Cliff Garland got 4th in the Am. with Ricky I believe. Lou Magee got 3rd. Tom Bogusky got 2nd.

Thank you to all the judges. Thanks also to those that helped. Great team effort by many non-club members especially Saturday during some pretty bad weather.

Congratulations also to Jack Stevens and Babe on her 2nd in the Qual. Also to Greg Lister for getting 3rd in the Qual.! I think Dex got the win? Way to go Dex!!!

Linda Bogusky's little 9 month old got a "greenie "in the Derby!!!!!!


John


----------



## tom barrale (Feb 22, 2008)

Actually, John Goettl won the Qual with Pete and Dex got RJ with Dave Hemminger's Trigger (Cori puppy).


----------



## John Gassner (Sep 11, 2003)

Thanks Tom, I'll have the full results posted later today. I was hoping someone would catch any mistakes I posted.
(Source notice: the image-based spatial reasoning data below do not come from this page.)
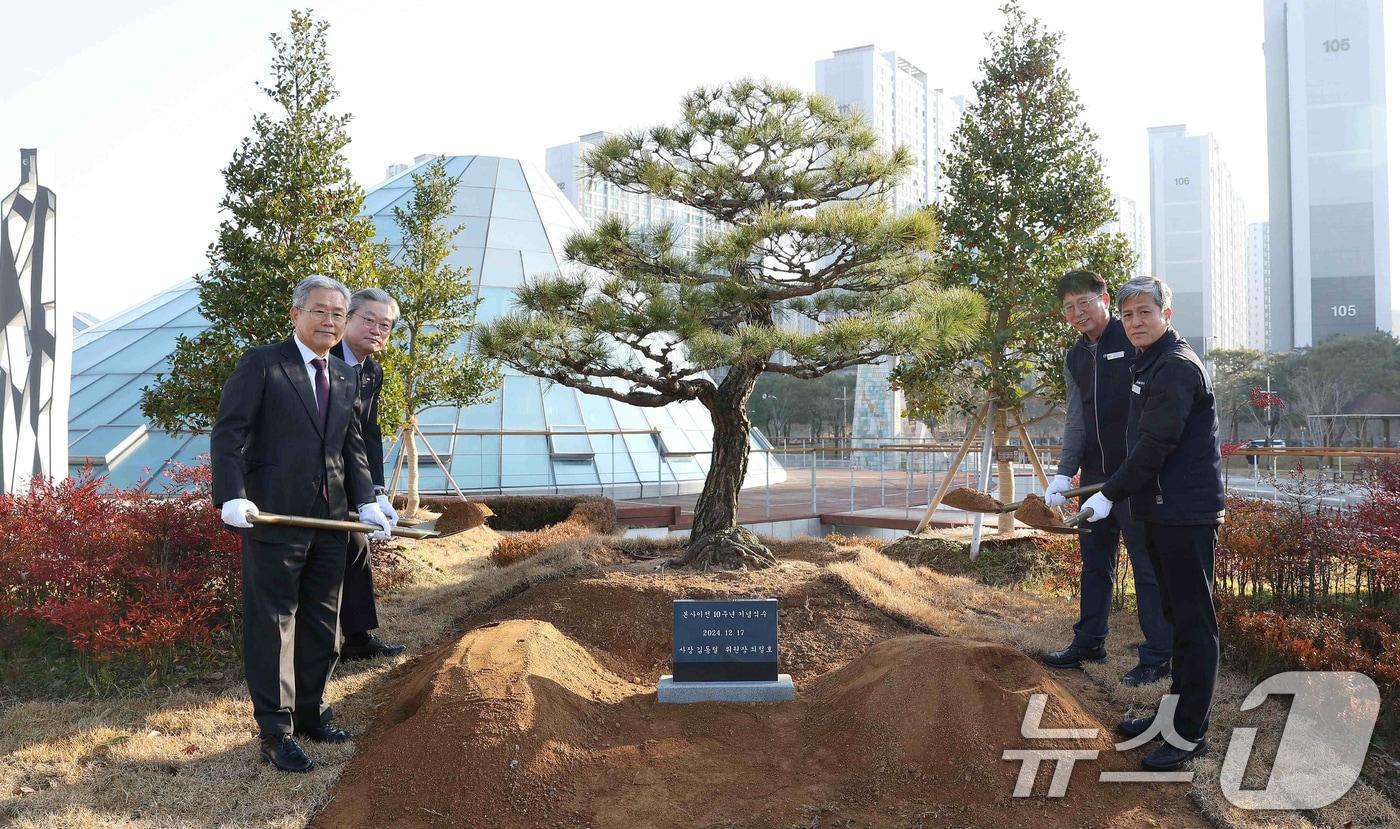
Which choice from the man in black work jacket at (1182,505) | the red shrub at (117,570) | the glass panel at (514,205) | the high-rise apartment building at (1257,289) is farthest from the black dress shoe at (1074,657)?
the high-rise apartment building at (1257,289)

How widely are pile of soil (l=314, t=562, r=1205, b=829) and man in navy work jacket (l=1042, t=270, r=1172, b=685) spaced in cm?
110

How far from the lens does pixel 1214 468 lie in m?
3.37

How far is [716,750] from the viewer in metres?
3.57

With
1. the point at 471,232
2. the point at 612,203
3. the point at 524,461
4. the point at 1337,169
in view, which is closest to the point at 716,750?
the point at 524,461

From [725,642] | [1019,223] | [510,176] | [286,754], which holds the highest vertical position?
[510,176]

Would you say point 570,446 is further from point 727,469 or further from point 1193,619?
point 1193,619

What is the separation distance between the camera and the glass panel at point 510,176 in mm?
20125

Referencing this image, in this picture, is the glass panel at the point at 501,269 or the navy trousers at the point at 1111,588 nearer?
the navy trousers at the point at 1111,588

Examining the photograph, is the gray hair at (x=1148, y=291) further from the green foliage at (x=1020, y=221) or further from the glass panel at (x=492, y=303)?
the glass panel at (x=492, y=303)

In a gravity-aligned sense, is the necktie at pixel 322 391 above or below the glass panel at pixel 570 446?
above

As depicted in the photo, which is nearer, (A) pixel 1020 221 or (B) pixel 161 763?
(B) pixel 161 763

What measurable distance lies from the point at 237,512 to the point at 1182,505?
3502 millimetres

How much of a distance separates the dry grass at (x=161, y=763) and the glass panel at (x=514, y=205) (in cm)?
1574

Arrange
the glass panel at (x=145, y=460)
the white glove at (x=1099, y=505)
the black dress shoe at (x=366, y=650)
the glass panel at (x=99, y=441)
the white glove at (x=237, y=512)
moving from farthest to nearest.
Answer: the glass panel at (x=99, y=441) < the glass panel at (x=145, y=460) < the black dress shoe at (x=366, y=650) < the white glove at (x=1099, y=505) < the white glove at (x=237, y=512)
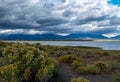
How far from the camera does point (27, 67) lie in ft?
53.3

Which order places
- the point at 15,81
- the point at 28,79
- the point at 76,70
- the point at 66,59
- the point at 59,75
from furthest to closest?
the point at 66,59 → the point at 76,70 → the point at 59,75 → the point at 28,79 → the point at 15,81

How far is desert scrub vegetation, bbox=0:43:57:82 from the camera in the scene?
50.0 feet

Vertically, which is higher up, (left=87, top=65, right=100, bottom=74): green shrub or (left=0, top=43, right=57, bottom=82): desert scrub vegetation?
(left=0, top=43, right=57, bottom=82): desert scrub vegetation

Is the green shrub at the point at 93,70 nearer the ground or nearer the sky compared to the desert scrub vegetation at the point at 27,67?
nearer the ground

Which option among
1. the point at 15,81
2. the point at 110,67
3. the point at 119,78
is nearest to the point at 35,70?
the point at 15,81

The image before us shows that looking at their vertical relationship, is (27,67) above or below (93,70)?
above

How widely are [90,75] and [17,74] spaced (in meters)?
5.73

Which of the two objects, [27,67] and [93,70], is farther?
[93,70]

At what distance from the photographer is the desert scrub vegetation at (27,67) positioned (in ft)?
50.0

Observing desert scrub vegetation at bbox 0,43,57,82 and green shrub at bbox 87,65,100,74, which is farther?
green shrub at bbox 87,65,100,74

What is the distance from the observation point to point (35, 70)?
16578mm

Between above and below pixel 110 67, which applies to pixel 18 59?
above

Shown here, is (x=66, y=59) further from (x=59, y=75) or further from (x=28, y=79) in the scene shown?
(x=28, y=79)

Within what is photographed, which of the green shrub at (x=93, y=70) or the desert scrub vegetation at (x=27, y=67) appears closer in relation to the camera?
the desert scrub vegetation at (x=27, y=67)
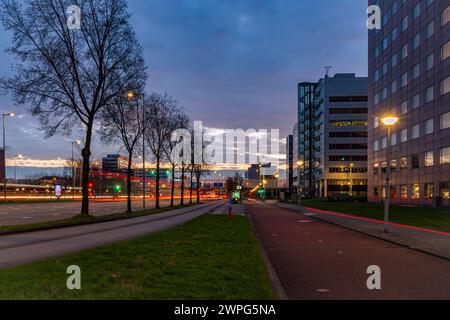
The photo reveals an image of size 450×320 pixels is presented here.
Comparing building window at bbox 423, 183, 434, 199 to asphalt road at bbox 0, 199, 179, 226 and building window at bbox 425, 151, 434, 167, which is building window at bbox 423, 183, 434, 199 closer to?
building window at bbox 425, 151, 434, 167

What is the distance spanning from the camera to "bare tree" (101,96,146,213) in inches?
1364

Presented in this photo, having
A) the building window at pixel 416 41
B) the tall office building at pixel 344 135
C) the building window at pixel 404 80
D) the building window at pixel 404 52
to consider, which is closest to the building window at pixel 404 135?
the building window at pixel 404 80

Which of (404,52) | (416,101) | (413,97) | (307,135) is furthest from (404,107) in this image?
(307,135)

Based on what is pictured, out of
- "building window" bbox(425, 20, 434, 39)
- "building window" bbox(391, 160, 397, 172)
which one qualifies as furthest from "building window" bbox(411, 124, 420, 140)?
"building window" bbox(425, 20, 434, 39)

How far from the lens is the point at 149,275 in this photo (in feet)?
25.8

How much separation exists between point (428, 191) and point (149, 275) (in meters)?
58.9

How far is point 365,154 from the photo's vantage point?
11731 centimetres

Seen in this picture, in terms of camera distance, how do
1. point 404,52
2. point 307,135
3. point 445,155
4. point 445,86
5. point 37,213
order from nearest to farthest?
point 37,213 < point 445,86 < point 445,155 < point 404,52 < point 307,135

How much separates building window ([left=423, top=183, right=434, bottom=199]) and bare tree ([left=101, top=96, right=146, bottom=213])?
4184 cm

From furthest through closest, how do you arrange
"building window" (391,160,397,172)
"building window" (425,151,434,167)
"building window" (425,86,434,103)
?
"building window" (391,160,397,172) < "building window" (425,151,434,167) < "building window" (425,86,434,103)

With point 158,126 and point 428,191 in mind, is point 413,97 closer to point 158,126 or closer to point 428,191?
point 428,191

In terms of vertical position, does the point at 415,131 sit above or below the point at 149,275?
above
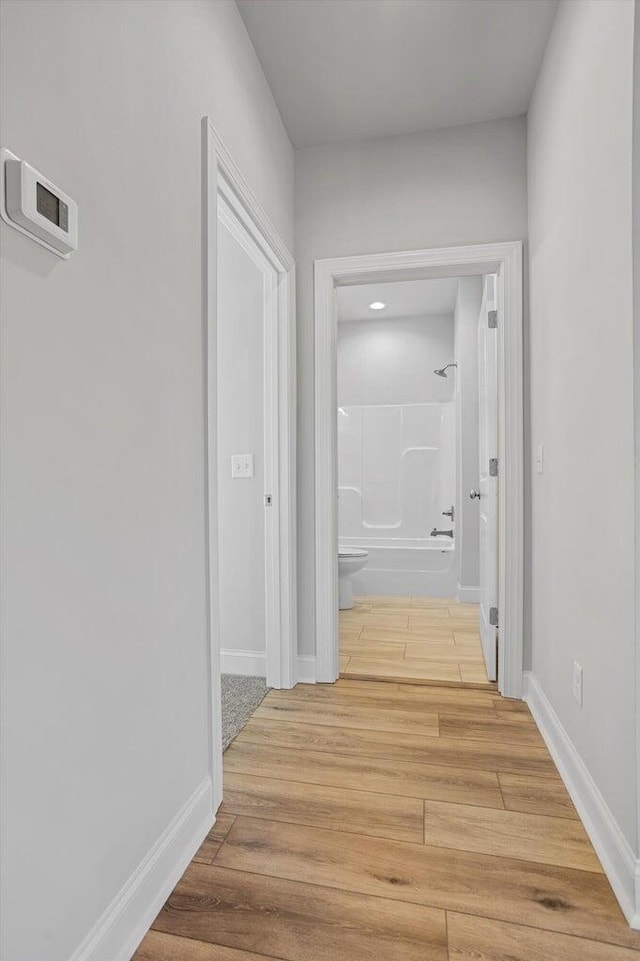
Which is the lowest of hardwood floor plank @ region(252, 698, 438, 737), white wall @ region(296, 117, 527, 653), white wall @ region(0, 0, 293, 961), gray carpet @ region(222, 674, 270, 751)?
hardwood floor plank @ region(252, 698, 438, 737)

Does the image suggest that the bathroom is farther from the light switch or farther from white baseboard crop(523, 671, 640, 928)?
white baseboard crop(523, 671, 640, 928)

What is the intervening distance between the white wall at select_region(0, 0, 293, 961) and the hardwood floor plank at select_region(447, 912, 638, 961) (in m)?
0.72

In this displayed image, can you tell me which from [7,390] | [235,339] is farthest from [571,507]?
[235,339]

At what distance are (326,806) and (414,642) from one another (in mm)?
1729

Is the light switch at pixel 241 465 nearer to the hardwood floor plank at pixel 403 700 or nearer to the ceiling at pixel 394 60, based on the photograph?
the hardwood floor plank at pixel 403 700

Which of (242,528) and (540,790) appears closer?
(540,790)

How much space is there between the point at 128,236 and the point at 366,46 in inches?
62.4

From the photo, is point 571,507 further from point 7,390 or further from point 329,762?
point 7,390

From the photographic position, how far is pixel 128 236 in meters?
1.18

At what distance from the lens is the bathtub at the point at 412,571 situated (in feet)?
15.2

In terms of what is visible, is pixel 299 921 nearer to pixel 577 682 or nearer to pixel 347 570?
pixel 577 682

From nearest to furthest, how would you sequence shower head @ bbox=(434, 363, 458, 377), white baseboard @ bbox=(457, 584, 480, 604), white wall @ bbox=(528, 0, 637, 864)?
white wall @ bbox=(528, 0, 637, 864) < white baseboard @ bbox=(457, 584, 480, 604) < shower head @ bbox=(434, 363, 458, 377)

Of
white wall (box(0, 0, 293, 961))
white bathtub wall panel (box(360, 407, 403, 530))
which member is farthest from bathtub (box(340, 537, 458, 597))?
white wall (box(0, 0, 293, 961))

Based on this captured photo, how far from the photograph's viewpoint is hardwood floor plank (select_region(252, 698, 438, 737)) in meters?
2.15
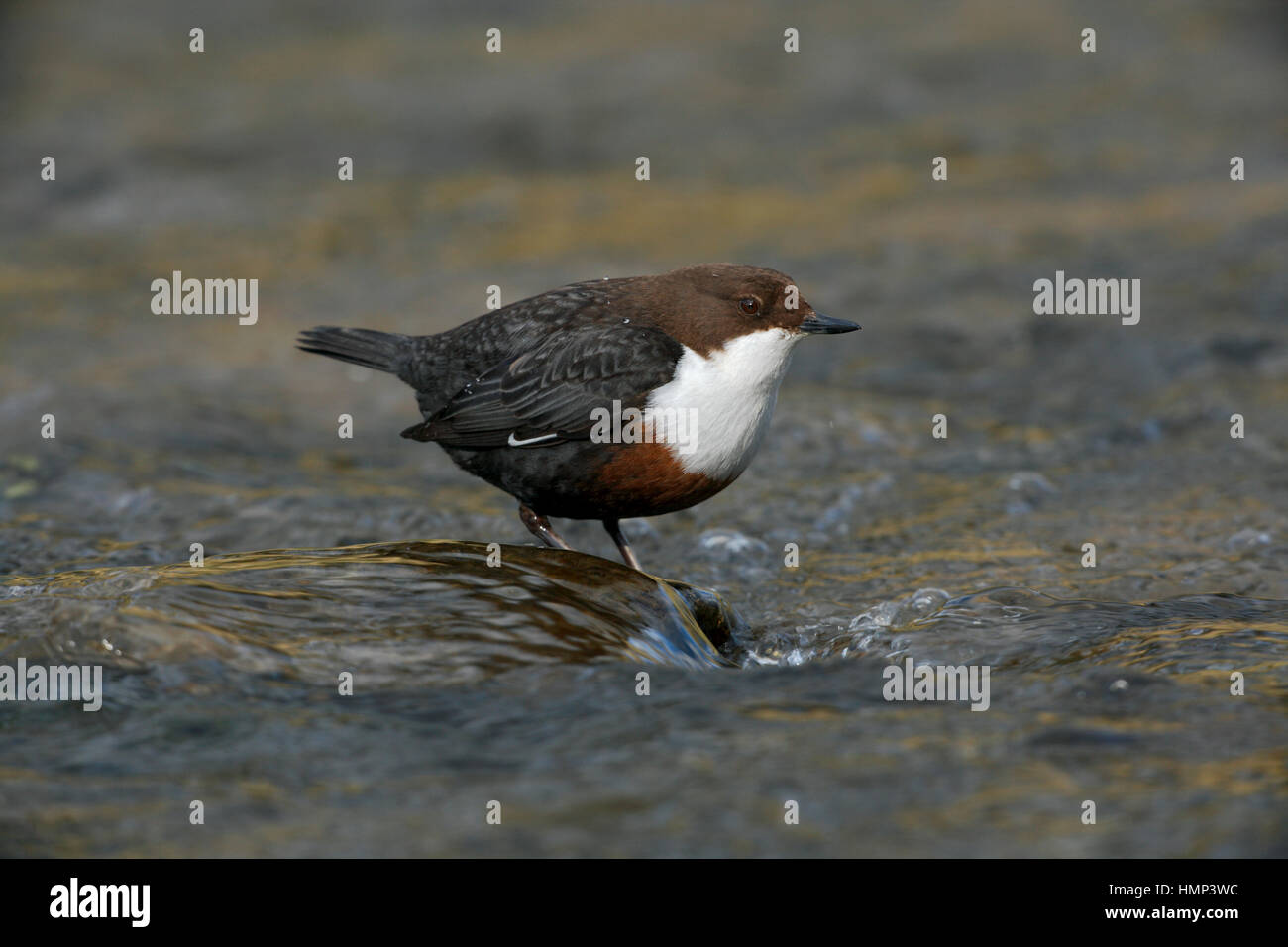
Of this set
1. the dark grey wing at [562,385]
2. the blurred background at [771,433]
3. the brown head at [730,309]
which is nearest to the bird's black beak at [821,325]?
the brown head at [730,309]

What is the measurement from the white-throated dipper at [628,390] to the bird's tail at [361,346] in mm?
415

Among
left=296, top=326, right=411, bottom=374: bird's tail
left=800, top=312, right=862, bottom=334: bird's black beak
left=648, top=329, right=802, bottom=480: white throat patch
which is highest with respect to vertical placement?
left=296, top=326, right=411, bottom=374: bird's tail

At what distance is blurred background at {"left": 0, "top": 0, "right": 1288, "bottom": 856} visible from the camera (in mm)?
3570

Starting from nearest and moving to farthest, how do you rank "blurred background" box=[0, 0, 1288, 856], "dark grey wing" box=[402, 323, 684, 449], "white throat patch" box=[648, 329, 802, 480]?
"blurred background" box=[0, 0, 1288, 856] → "white throat patch" box=[648, 329, 802, 480] → "dark grey wing" box=[402, 323, 684, 449]

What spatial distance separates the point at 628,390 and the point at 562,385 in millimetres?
259

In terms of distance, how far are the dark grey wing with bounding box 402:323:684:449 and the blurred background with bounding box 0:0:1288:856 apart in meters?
1.01

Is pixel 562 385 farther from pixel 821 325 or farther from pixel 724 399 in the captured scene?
pixel 821 325

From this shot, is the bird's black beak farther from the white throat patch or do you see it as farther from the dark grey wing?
the dark grey wing

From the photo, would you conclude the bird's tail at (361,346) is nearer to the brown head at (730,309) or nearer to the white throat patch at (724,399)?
the brown head at (730,309)

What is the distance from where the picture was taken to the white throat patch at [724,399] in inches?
191

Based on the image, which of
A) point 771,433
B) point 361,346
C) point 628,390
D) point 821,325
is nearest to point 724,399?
point 628,390

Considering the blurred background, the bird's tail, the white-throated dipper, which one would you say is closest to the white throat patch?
the white-throated dipper

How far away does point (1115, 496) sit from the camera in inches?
267
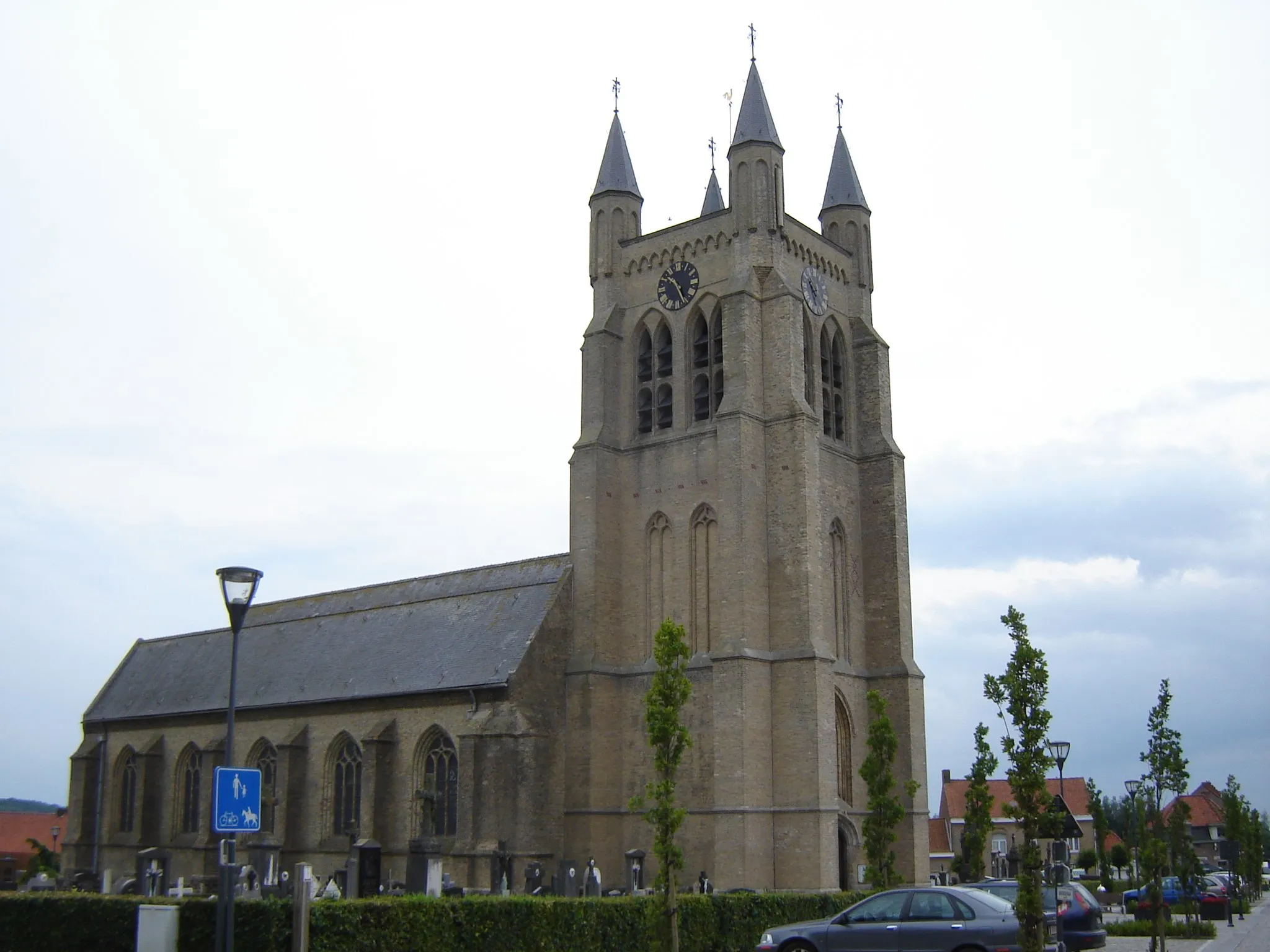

Thanks again for judging for us. You and Jane did a great job with wonderful tests.


John


----------



## John Gassner (Sep 11, 2003)

Results posted on EE. https://www.entryexpress.net/loggedin/viewentries.aspx?eid=3092


----------



## Becky Mills (Jun 6, 2004)

Way to go Jakester!!!! We're so glad you're back!
Even if I don't have the tee shirt regards,
Becky


----------



## Vicki Worthington (Jul 9, 2004)

> Heard they ran off the dam on that back lake they always use, and its the same old marks from either a previous Open or National. Does anyone have any originality anymore? Every time I go to St Louis its the same old marks from a previous field trial. If the people in St louis can't win this trial they might want to start training at Busch a little more often. Same dang marks everytime.


Were you even there? Yes, they ran off the big dike, but those marks were NOT the same old same old! I was there and saw, plus my dog ran it. Perhaps the reason that that area is always used so heavily is because the steepness and height of the dike make ANY marks thrown there so difficult!!!!!

Perhaps John's comment about you actually running an all-age sheds light on your problem.


----------



## vanman (Sep 26, 2007)

congrats on the placement inn the Qual . Jack great job with the swamper !:Clyde sired a litter of nine this month.If your ready to start another one take a look!Good luck the rest of the season,its just starting Im sure ill run in to you down the road.Chris V


----------



## JS (Oct 27, 2003)

vanman said:


> congrats on the placement inn the Qual . Jack great job with the swamper !:Clyde sired a litter of nine this month.If your ready to start another one take a look!Good luck the rest of the season,its just starting Im sure ill run in to you down the road.Chris V


Hi Chris,
Just saw your post on the other thread. Where's Clyde going to be running this year? I'll head the other way! :lol: He'll be gettin' some Am points this year for sure! See ya' down the road.
And congrats to John, Andy and Jake. I didn't see the whole trial but what I saw of Jake, he put his nose right on 'em. His first or second trial in over a year. Pretty incredible!
JS


----------